Built to Last: How Wellness Sustains Excellence in Dentistry

Built to Last: How Wellness Sustains Excellence in Dentistry

By Dr. Akeadra Bell

Dentistry is an incredible profession. It’s meaningful, respected, and allows us to change lives every single day. But if we’re being honest with each other, it can also be exhausting, mentally, physically, and emotionally. Long hours in the chair, the pressure to be perfect, anxious patients, business responsibilities, and the constant demand to show up at our best can quietly wear us down.

Burnout in dentistry is real. Studies consistently show that a significant percentage of dentists experience burnout, emotional exhaustion, and mental health challenges, with many reporting chronic stress and fatigue throughout their careers. Some research even highlights concerning rates of depression and suicidal ideation among dental professionals. These statistics aren’t meant to scare us. They’re meant to wake us up.

Because here’s the truth: you can love dentistry and still struggle within it.


My First Four Years in Practice

I’ve been in practice for four years now, and looking back, I can clearly see two very different seasons.

During my first two years, I was doing well on paper. I was productive, learning, growing, and “making it.” But I was also often tired. I felt like I was constantly pushing, pushing through long days, pushing through physical discomfort, pushing through mental fatigue. I was surviving, not necessarily thriving. Burnout didn’t always show up as dread. Sometimes it just felt like being perpetually drained.

Then came the last two years, where everything changed.

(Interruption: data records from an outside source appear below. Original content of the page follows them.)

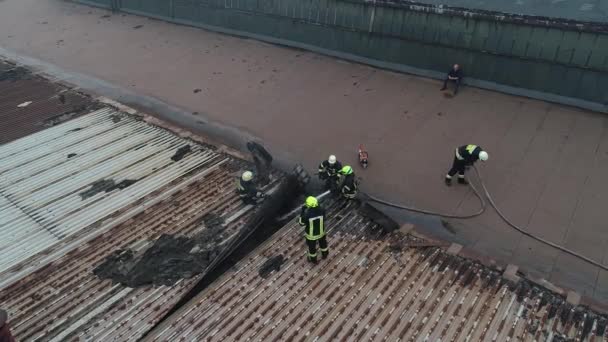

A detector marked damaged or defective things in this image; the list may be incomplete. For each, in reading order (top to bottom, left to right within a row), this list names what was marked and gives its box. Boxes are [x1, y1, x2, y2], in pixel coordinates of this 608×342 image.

burned roof [0, 60, 98, 143]
burned roof [0, 107, 274, 340]
burned roof [147, 199, 608, 340]
charred roofing material [148, 200, 608, 342]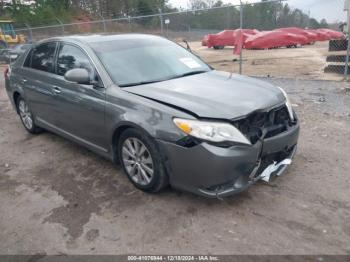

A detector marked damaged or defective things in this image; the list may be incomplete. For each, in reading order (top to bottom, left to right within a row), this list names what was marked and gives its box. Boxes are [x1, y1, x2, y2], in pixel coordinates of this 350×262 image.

crumpled hood [124, 69, 286, 118]
detached bumper cover [157, 124, 300, 198]
damaged front bumper [157, 124, 300, 198]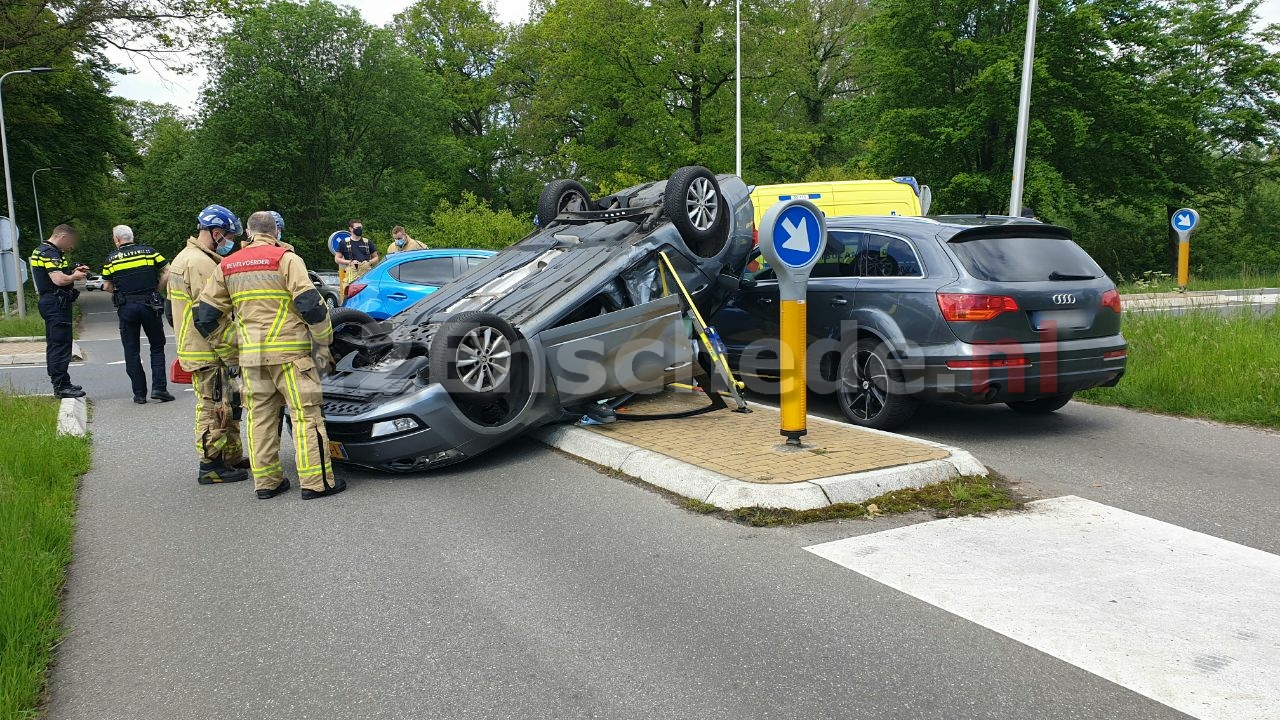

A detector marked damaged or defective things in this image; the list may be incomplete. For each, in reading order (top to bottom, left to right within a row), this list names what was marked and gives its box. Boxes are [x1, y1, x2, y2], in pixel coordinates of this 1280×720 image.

overturned car [320, 167, 752, 471]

I began to truly understand the importance of wellness, not as a luxury, but as a necessity. I learned that rest is not something you earn after burnout. It’s something you build into your life to prevent it. I leaned into fitness, movement, and intentional recovery. Slowly, the shift happened.

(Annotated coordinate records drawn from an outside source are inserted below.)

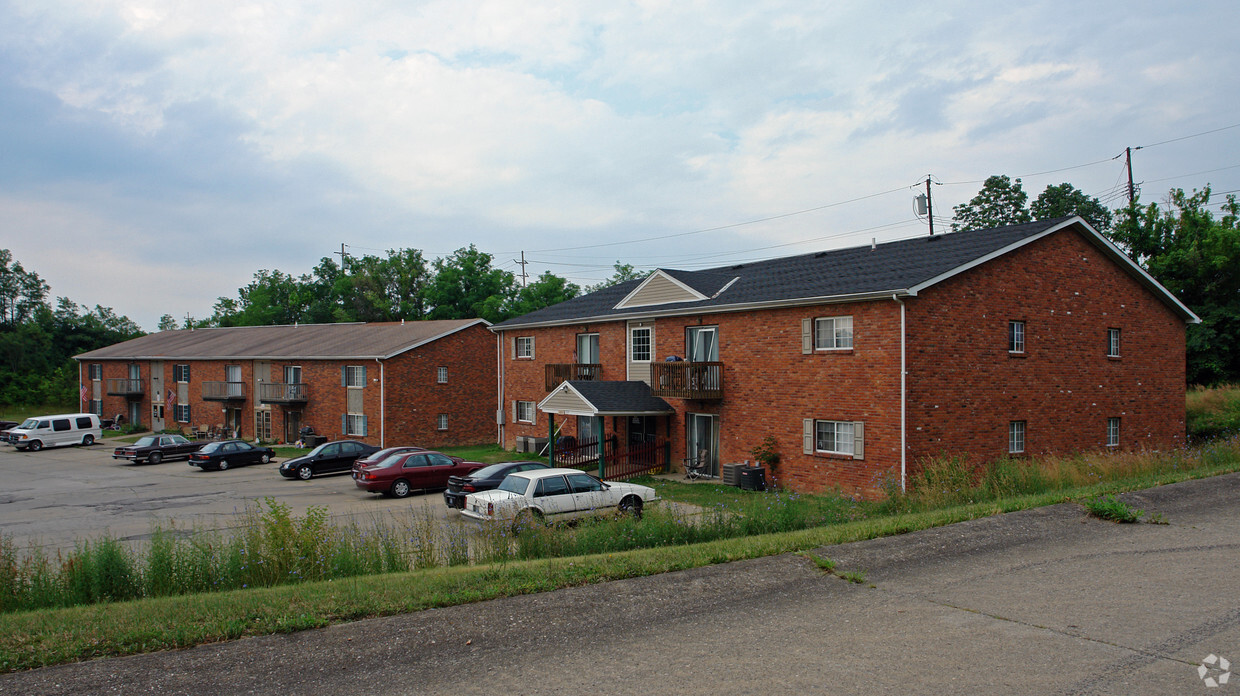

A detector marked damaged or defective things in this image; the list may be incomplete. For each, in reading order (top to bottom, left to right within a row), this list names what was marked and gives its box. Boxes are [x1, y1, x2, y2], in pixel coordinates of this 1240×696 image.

abandoned white car [462, 468, 660, 528]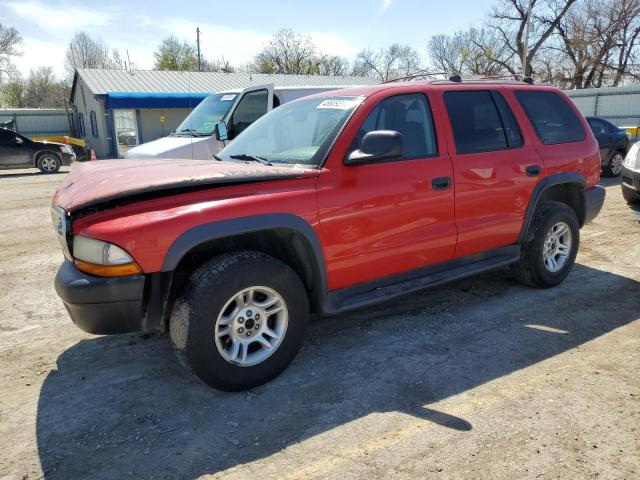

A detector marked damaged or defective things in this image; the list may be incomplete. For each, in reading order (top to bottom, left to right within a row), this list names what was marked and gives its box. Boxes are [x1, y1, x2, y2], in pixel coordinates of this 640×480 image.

damaged hood [53, 158, 318, 211]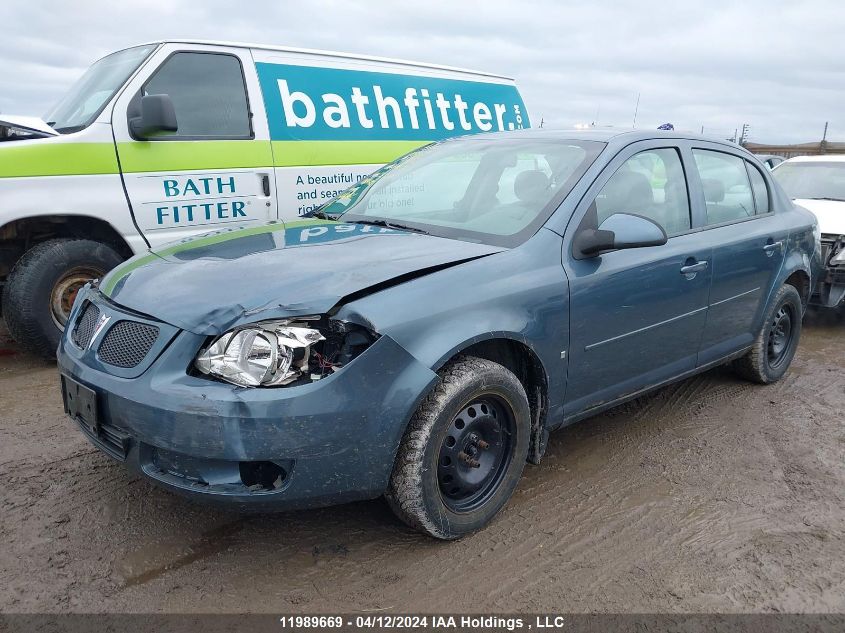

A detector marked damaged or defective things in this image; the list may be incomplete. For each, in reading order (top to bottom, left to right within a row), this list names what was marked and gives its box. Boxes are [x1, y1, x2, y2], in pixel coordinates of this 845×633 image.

crumpled front bumper [56, 290, 438, 508]
exposed headlight assembly [196, 320, 324, 386]
exposed headlight assembly [196, 318, 374, 388]
vehicle hood damage [101, 220, 504, 334]
damaged blue sedan [57, 128, 816, 540]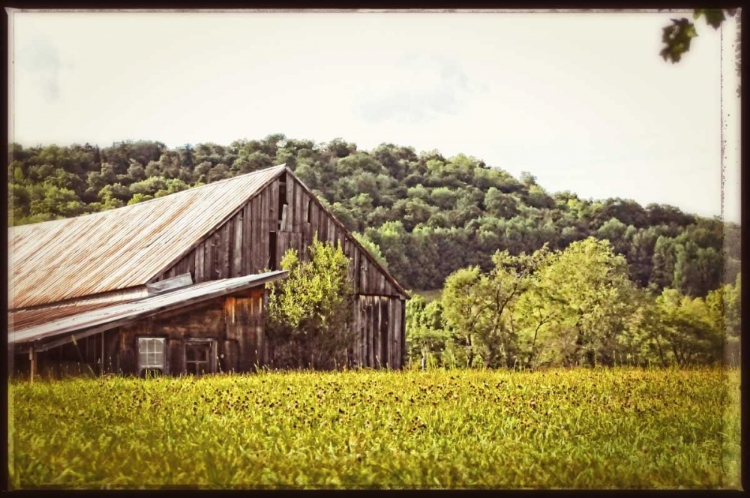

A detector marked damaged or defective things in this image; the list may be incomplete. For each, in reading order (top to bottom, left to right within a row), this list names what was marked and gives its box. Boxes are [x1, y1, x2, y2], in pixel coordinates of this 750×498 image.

Wellness Changed My Trajectory

Once I committed to my wellness, especially fitness, I became a better clinician.

I noticed that I had more focus throughout the day. My posture improved, which meant less back and neck pain. My stamina increased, so I wasn’t counting down the hours until I could sit down or go home. I was able to do more and do it with a smile.

Even more importantly, my mood and outlook improved. I approached patients with more patience and empathy. I handled stressful situations with more clarity. I wasn’t just technically better. I was emotionally better.

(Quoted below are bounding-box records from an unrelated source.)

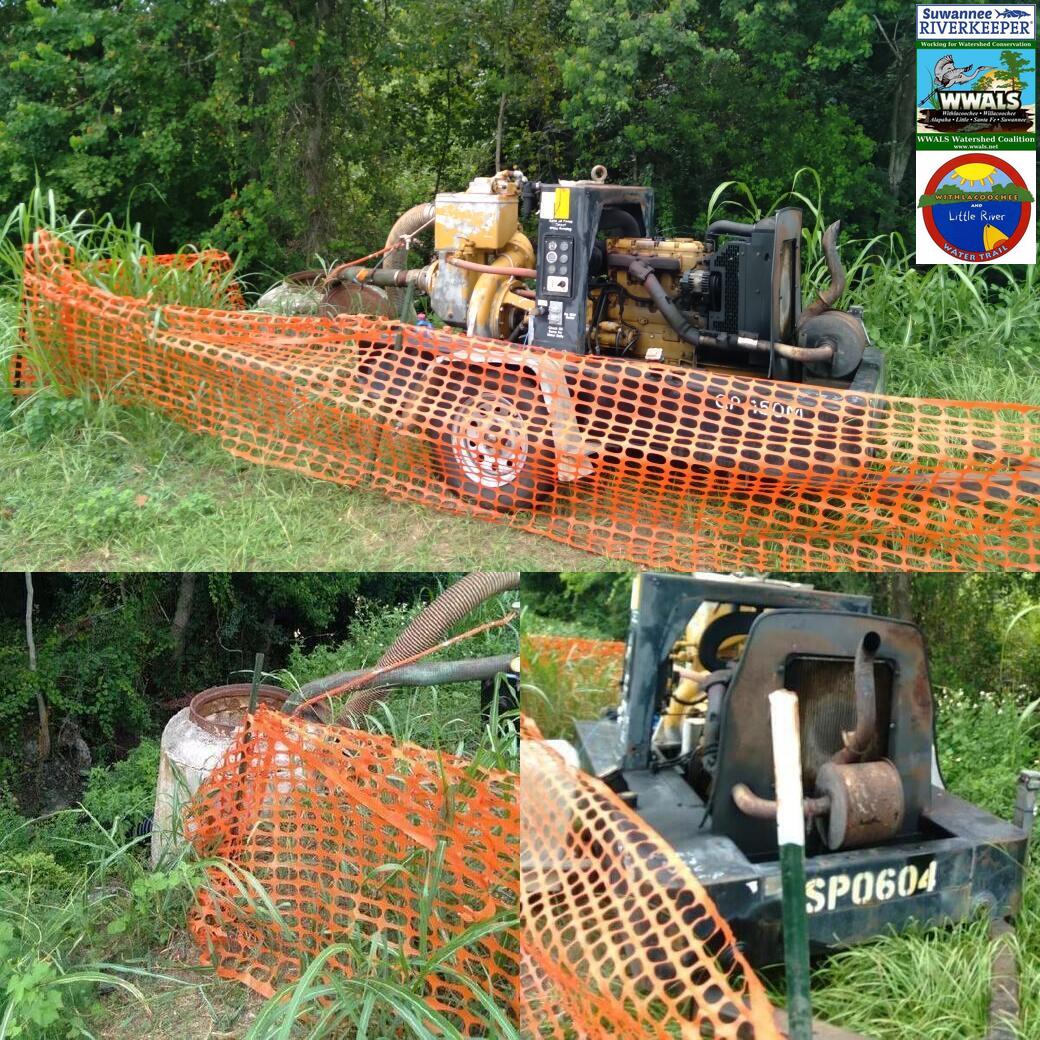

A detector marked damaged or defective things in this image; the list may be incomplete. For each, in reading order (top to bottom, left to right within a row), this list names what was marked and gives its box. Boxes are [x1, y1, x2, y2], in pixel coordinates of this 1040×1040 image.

rusted equipment [556, 572, 1024, 964]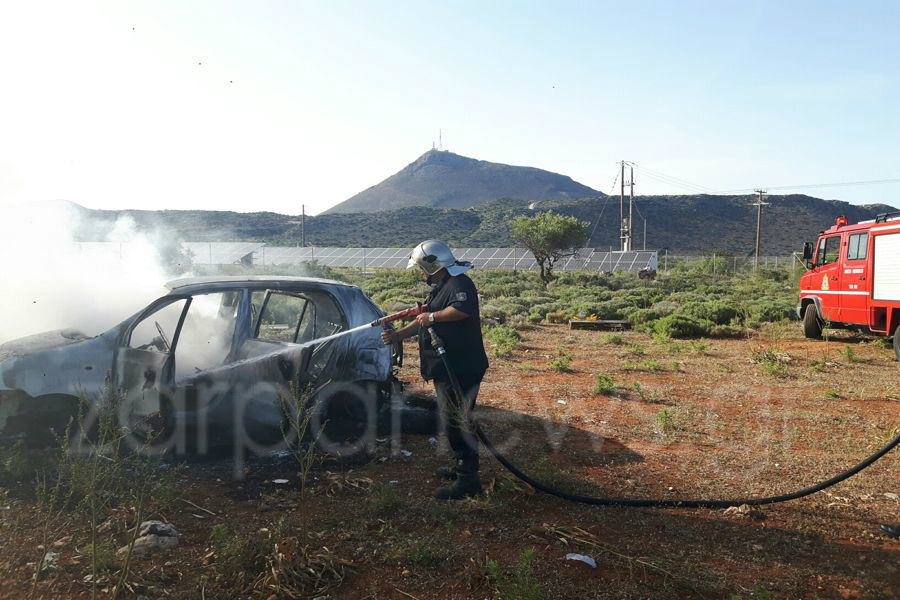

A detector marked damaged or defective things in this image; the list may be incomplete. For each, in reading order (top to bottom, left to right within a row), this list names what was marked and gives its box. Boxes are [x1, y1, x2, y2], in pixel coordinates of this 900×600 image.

burned car [0, 276, 400, 450]
charred car body [0, 276, 400, 450]
burnt tire [800, 304, 824, 338]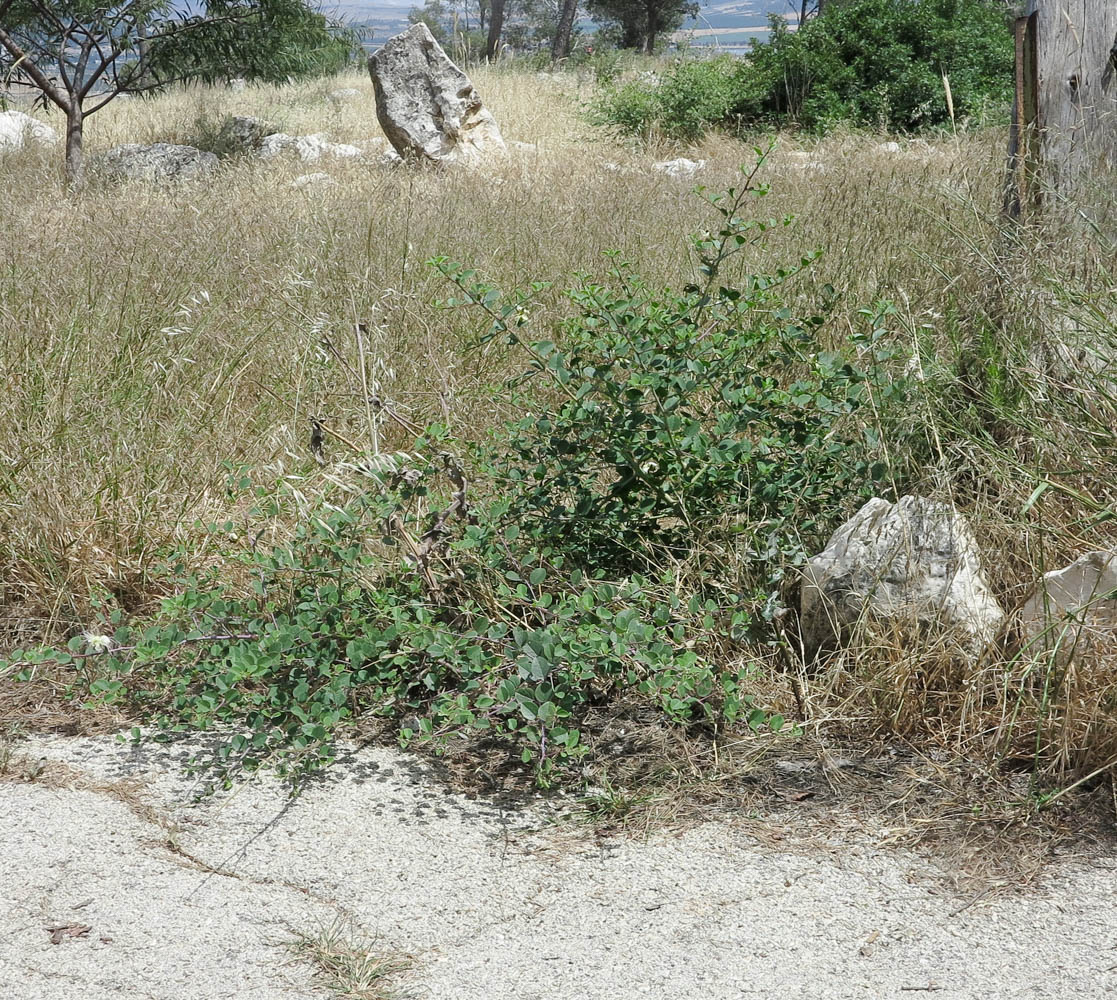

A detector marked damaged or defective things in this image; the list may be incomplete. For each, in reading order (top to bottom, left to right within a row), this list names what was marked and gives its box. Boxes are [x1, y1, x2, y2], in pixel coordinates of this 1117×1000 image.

When we are well, we do our best work.


What Wellness Really Looks Like

Wellness is not one-size-fits-all. It’s not just going to the gym or drinking green smoothies. It’s holistic.

Wellness includes:

Dentistry can attract perfectionists, and while that serves us clinically, it can be dangerous if we don’t have healthy outlets. Wellness creates safety. It creates space to release stress rather than internalize it.